21

I'm writing an application that needs to flush out a large number of updates to the database for an extended period of time, and I've gotten stuck at how to optimize the query. Currently I'm using INSERT INTO ... VALUES (..), (..) ON DUPLICATE KEY UPDATE, which works to batch all of the values into one query, but executes excruciatingly slowly on large tables. I don't ever actually need to insert rows.

Other approaches I've seen are to update using SET value = CASE WHEN... (which would be hard to generate due to the way I'm building the queries, and I'm not sure about the performance of CASE for hundreds/thousands of keys), and simply multiple concatenated updates.
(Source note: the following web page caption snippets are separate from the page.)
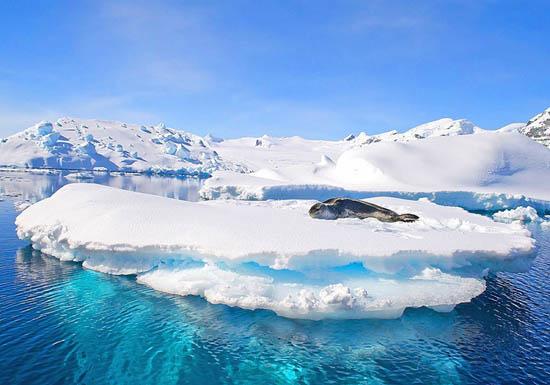 马蜂窝:长城站旅游申请开放 南极热度上涨28%
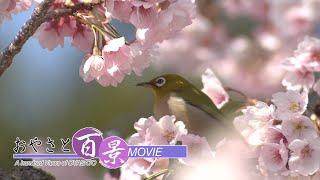 第65回「春の訪れ-早咲きのサクラ-」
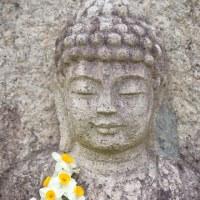 スイセンの咲く頃 ~般若寺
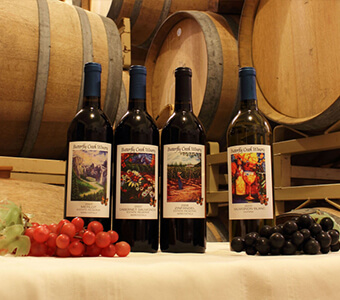 Plan Your Wine Tasting Adventure on Your Getaway Stay to Yosemite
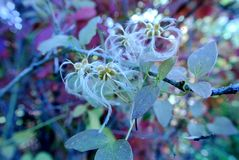 Nature in autumn, Altai territory, Western Siberia, Russia Royalty Free Stock Photos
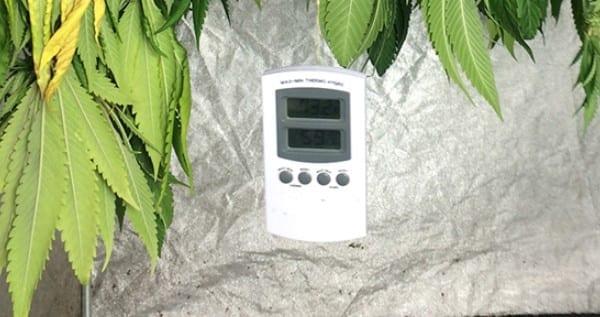 temperature control marijuana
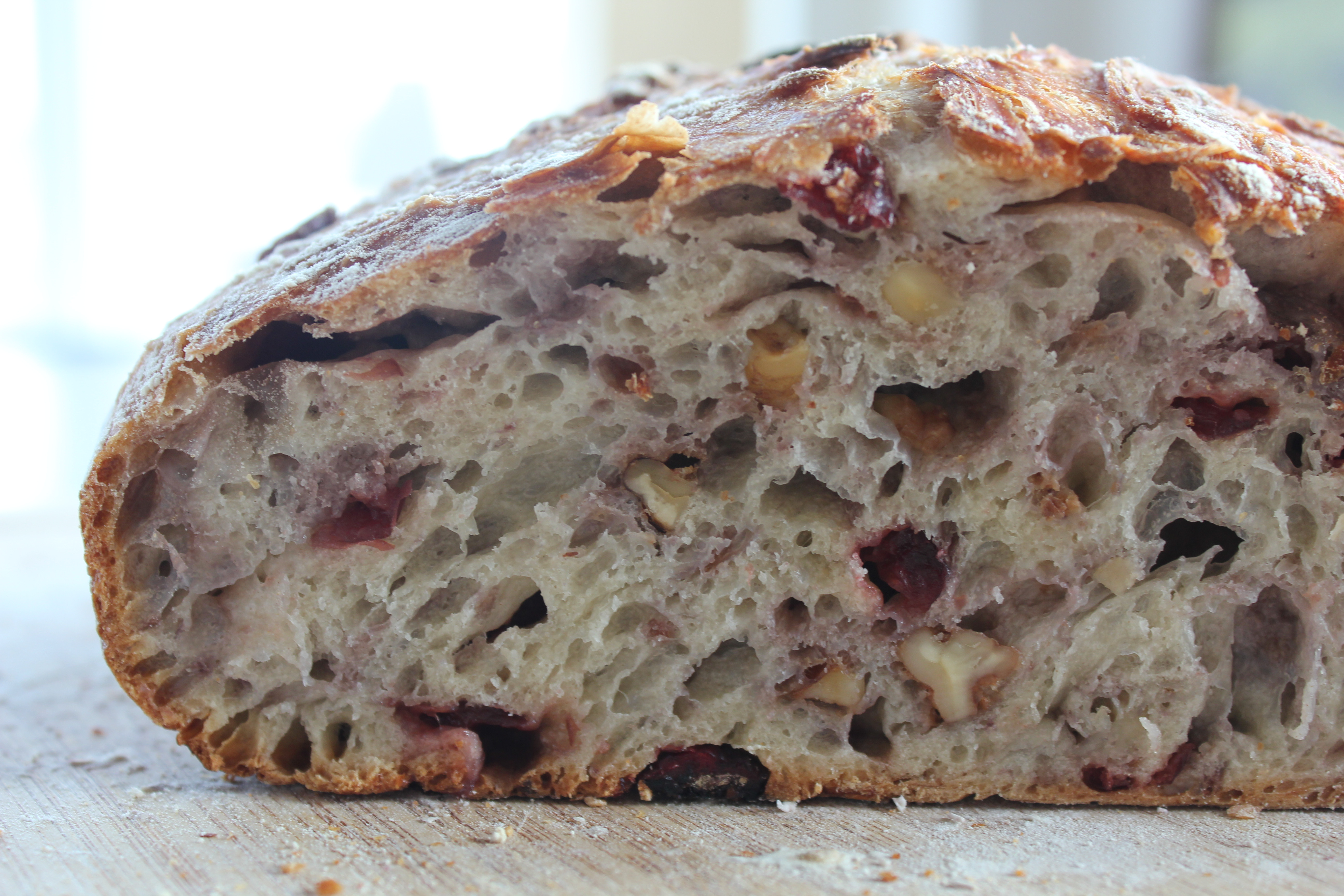 Cranberry Walnut Bread  whole grain cranberry walnut bread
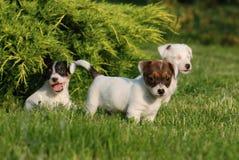 Perritos del terrier de Gato Russell Fotos de archivo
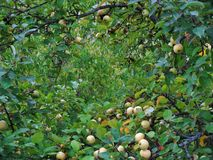 White apples. A lot of white apples at the end of summer Royalty Free Stock Photo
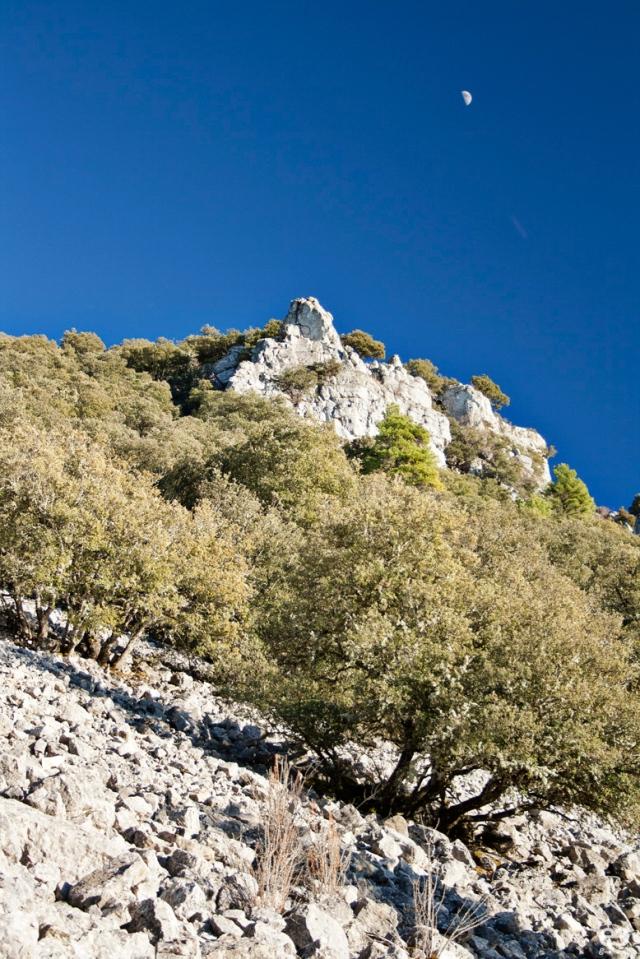 serrania-de-Cuenca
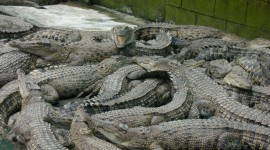 Crocodile Farm Desktop Wallpaper For PC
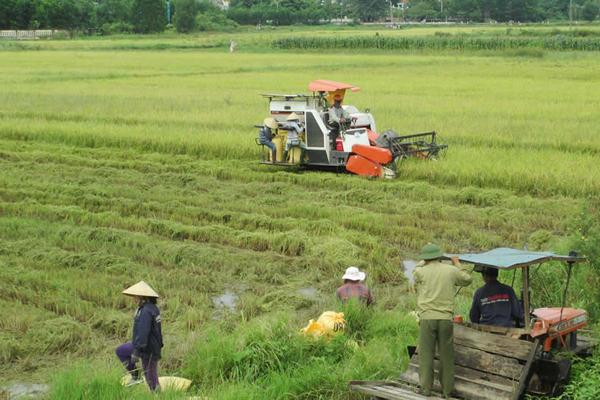 Ứng dụng cơ giới hóa sản xuất nông nghiệp xây dựng NTM
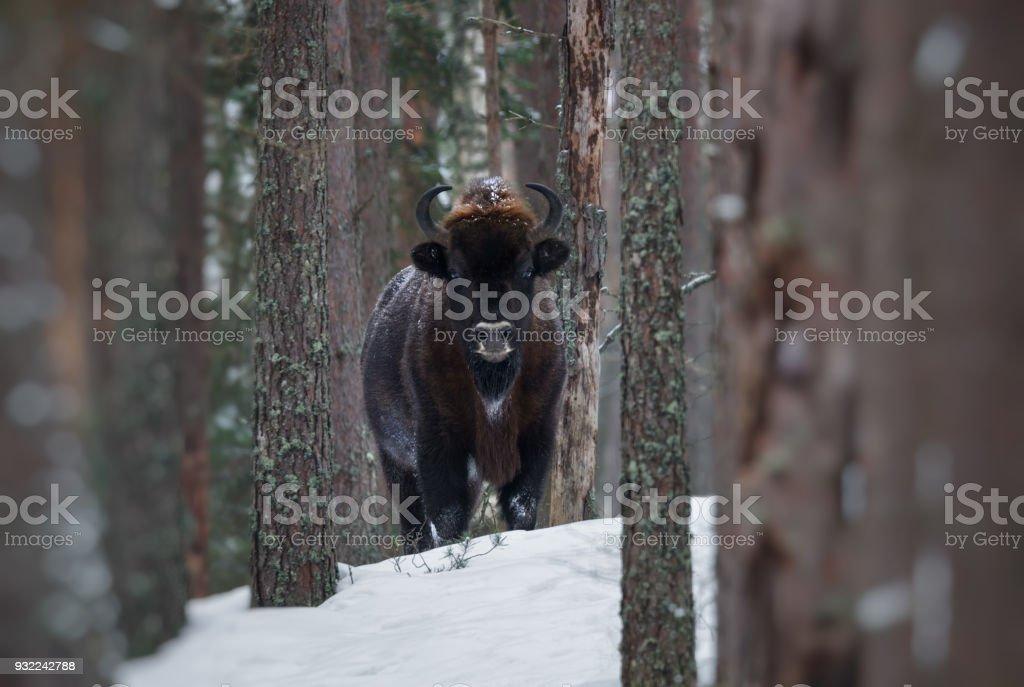 Immobiles grands bruns bisons sauvages (Bison d'Europe) dans la forêt de l'hiver. Aurochs européen (Bison, Bison Bonasus) debout parmi les arbres. Gros Bison des bois européens dans la Nature Habitat.Belarus - Photo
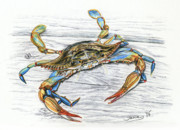 Blue Drawings - Blue Crab by Jana Goode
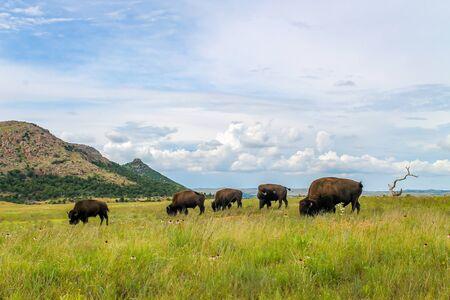 Manada de búfalos salvajes pastando en una exuberante hierba verde con espectaculares nubes de fondo. Bisontes en libertad en el Refugio de Vida Silvestre de Wichita en Oklahoma.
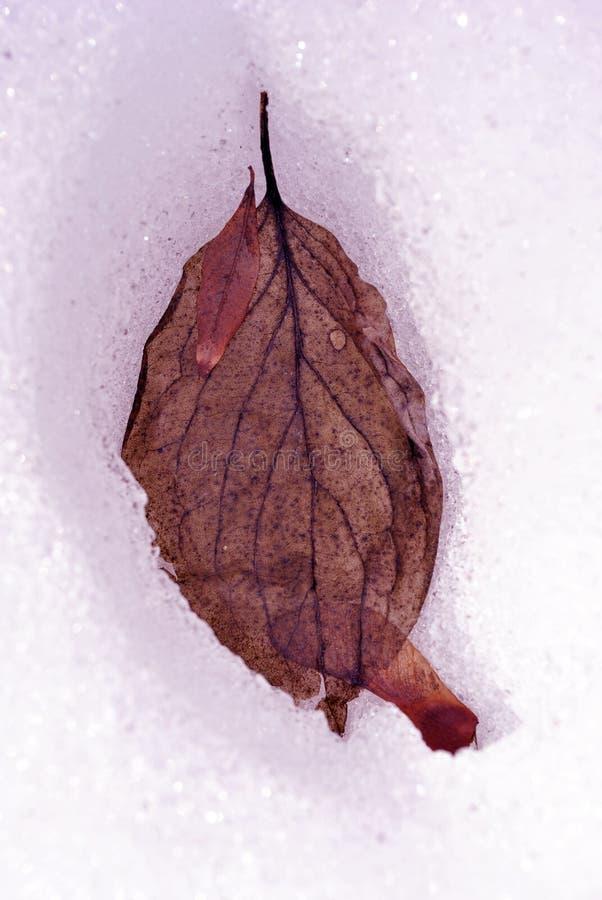 Cereja de cornalina vermelha seca do mas do Cornus, cornel europeu ou de cereja de cornalina folha do corniso e semente do samara fotografia de stock royalty free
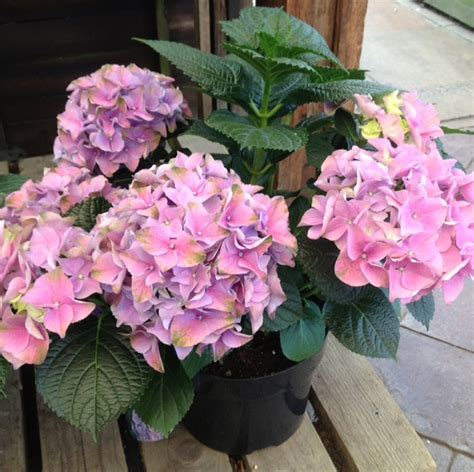 pot grown hydrangea hydrangea guide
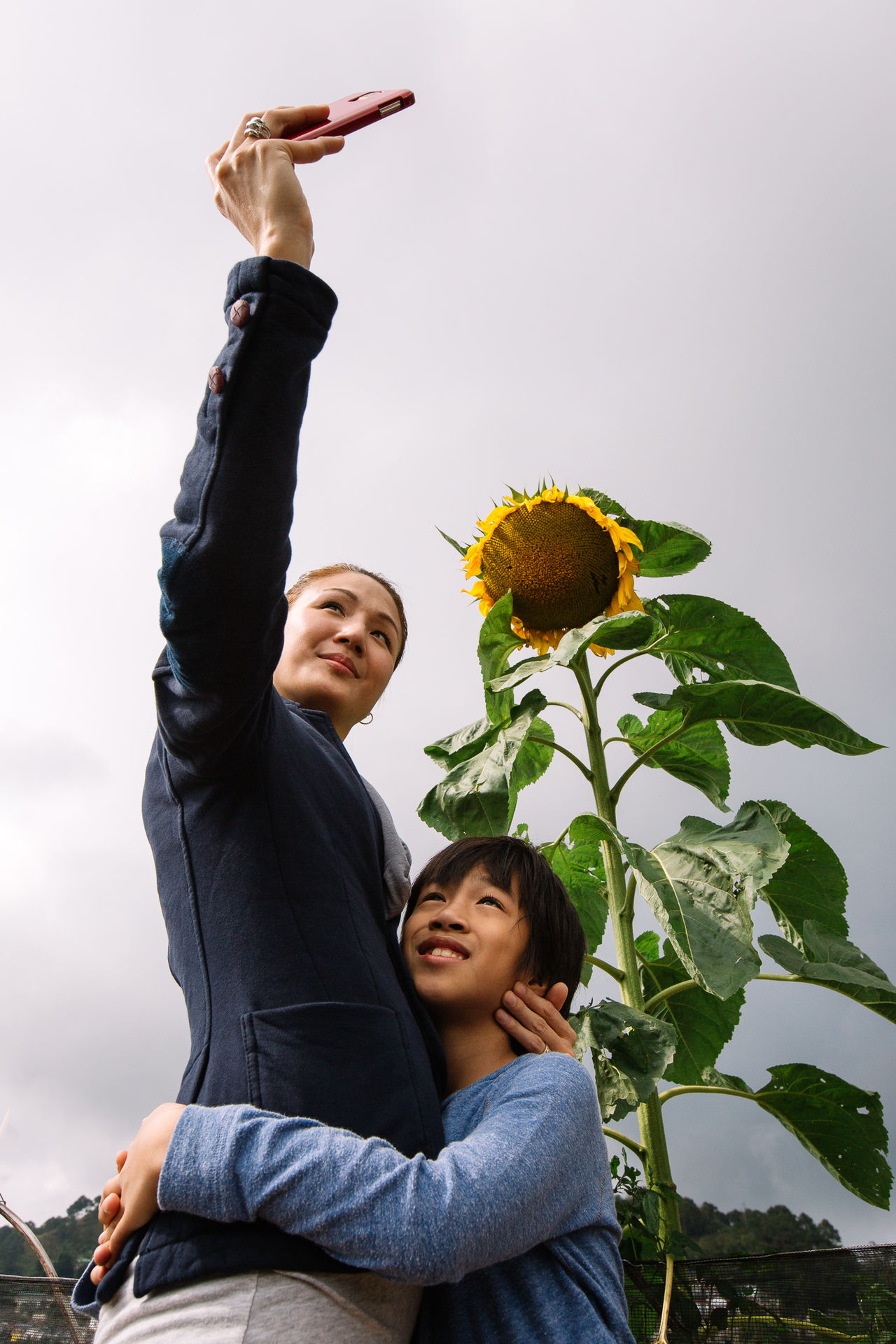 Beautiful stock photos of sunflower, 40-44 Years, 8-9 Years, Arms Around, Asian And Indian Ethnicities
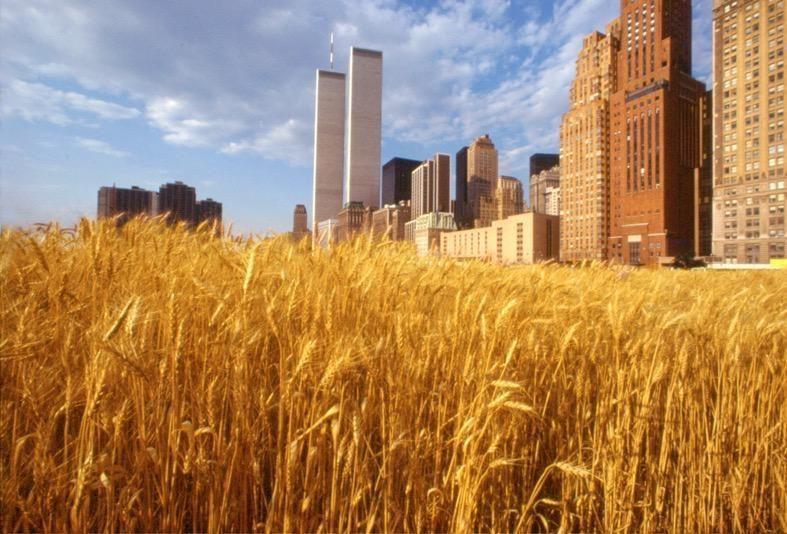 Wheatfield: ti ricordi di un campo di grano?_profile_MilanoPlatinum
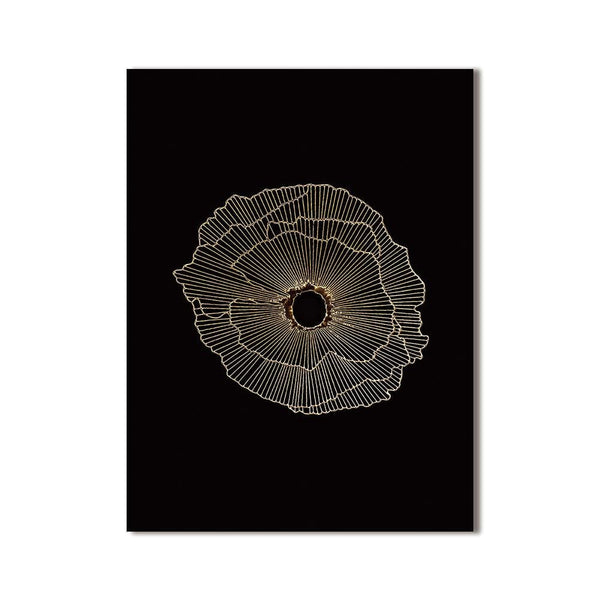 Dark Crater Stretched Canvas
Would either of these be faster than my current method?

It baffles me that, as far as I can tell, there's no idiomatic, efficient way to do this in MySQL. If there really isn't a way that's faster than ON DUPLICATE KEY, would it be worth it to switch to PostgreSQL and use its UPDATE FROM syntax?

Any other suggestions are also greatly appreciated!

Edit: here's one of the tables that gets updated frequently. I've removed column names due to them being irrelevant.

CREATE TABLE IF NOT EXISTS `table` (
  `id` int(10) unsigned NOT NULL AUTO_INCREMENT,
  `a` bigint(20) unsigned NOT NULL DEFAULT '0',
  `b` bigint(20) unsigned NOT NULL DEFAULT '0',
  `c` enum('0','1','2') NOT NULL DEFAULT '0',
  `d` char(32) NOT NULL,
  -- trimmed --
  PRIMARY KEY (`id`),
  KEY `a` (`a`),
  KEY `b` (`b`),
  KEY `c` (`c`),
  KEY `d` (`d`)
) ENGINE=InnoDB  DEFAULT CHARSET=utf8;
jli
  • 313
  • 1
  • 2
  • 7

3 Answers3

24

Since you're using InnoDB tables, the most obvious optimization would be to group multiple UPDATEs into a transaction.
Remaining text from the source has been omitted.